Fish Ragout with Spinach

by Editorial Staff

Summary

Prep Time 50 mins
Total Time 50 mins
Course Main Course
Cuisine European
Servings (Default: 4)

Ingredients

  • 600 g salmon fillet (s)
  • 1 lemon (s), add the juice
  • 1 medium onion (s)
  • 250 g mushrooms
  • 10 g butter or mararine
  • Salt and pepper, whiter
  • 300 g spinach leaves, frozen
  • 250 g ribbon noodles
  • 100 ml milk
  • 2 tablespoon sauce thickener, light
  • 1 small Bunch dill
Fish Ragout with Spinach
Fish Ragout with Spinach

Instructions

  1. Wash and dice the salmon and drizzle with 2-3 tablespoons of lemon juice. To let go. Peel and dice the onion. Clean and wash mushrooms. Slice. Sauté the onion in the hot fat. Fry the mushrooms in it, season, remove. Add the spinach and 100 ml of water to the frying fat.

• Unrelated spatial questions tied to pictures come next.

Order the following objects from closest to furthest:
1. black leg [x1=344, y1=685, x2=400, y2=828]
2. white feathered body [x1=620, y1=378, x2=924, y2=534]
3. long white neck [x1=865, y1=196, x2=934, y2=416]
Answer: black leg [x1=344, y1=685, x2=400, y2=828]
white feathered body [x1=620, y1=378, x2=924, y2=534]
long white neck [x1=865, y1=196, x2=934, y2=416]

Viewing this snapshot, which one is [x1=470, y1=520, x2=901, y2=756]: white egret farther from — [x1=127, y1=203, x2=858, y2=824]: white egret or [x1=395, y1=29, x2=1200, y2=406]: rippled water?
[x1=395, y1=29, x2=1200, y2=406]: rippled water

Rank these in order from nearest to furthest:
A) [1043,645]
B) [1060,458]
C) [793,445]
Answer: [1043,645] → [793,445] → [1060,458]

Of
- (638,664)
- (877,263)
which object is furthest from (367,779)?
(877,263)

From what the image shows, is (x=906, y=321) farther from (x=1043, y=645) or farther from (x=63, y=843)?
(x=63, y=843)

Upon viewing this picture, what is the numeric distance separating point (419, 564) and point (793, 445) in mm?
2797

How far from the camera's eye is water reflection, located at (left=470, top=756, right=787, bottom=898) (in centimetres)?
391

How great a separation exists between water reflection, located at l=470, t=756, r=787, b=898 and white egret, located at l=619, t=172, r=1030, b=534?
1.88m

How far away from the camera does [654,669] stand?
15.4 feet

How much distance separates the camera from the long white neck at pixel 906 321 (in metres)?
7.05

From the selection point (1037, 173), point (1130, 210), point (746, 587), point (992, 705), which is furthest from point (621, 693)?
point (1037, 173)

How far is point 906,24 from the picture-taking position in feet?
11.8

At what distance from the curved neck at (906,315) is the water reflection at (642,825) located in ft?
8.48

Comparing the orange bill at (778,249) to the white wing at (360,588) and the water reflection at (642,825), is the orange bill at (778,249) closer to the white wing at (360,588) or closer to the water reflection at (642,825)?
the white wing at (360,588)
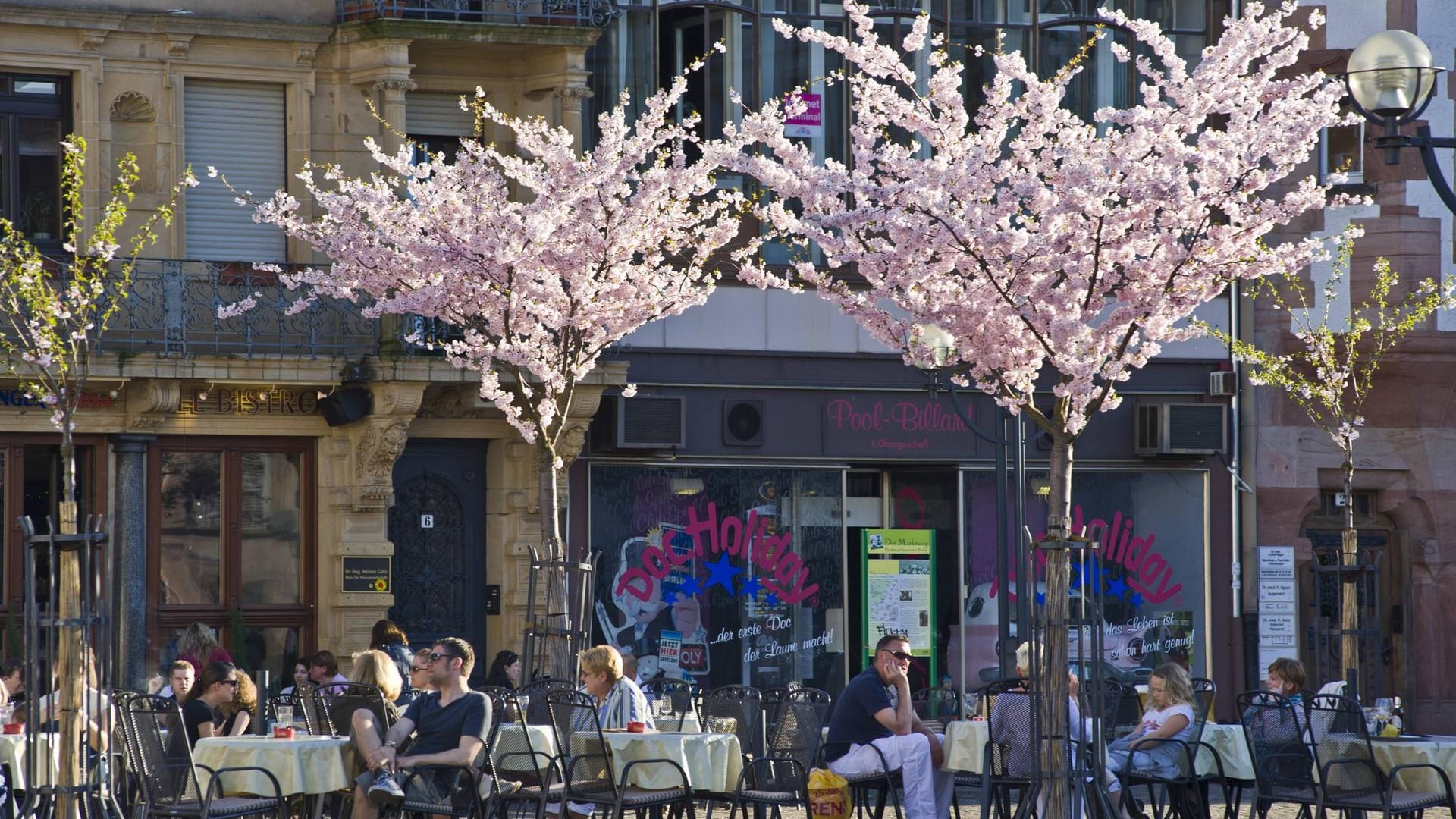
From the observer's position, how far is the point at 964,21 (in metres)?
24.8

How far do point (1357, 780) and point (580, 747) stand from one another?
15.2 ft

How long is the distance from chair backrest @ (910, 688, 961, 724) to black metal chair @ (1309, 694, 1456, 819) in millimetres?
3085

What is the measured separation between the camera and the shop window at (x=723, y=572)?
2345cm

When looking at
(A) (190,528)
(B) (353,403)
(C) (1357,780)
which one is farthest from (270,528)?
(C) (1357,780)

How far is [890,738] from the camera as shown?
14.5 meters

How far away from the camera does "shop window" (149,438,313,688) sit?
22.0m

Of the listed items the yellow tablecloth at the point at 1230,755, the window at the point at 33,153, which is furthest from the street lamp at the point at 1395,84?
the window at the point at 33,153

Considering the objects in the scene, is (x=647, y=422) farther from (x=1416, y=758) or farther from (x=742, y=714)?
(x=1416, y=758)

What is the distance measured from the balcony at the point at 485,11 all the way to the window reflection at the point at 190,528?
4.47 metres

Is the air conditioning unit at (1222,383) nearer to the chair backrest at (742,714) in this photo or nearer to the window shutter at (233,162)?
the window shutter at (233,162)

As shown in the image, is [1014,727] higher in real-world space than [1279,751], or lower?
higher

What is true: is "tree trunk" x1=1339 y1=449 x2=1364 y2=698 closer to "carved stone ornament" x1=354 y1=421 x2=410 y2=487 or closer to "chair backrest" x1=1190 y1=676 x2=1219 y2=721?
"chair backrest" x1=1190 y1=676 x2=1219 y2=721

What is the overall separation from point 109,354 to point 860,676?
9.05 m

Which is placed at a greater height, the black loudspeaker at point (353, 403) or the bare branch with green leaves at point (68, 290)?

Thaw for approx. 15 minutes over medium heat. Cook the pasta in salted water for about 10 minutes. Bring 200 ml of water and 2 tablespoons of lemon juice to the boil. Cover the salmon and cook for about 5 minutes. Remove. In the meantime, bring the spinach to the boil and heat the mushrooms in it. Pour milk into the fish stock and bring to the boil. Tie with sauce thickener. Season the sauce vigorously. Wash and chop the dill. Add to the sauce with the salmon. Mix the vegetables and drained pasta.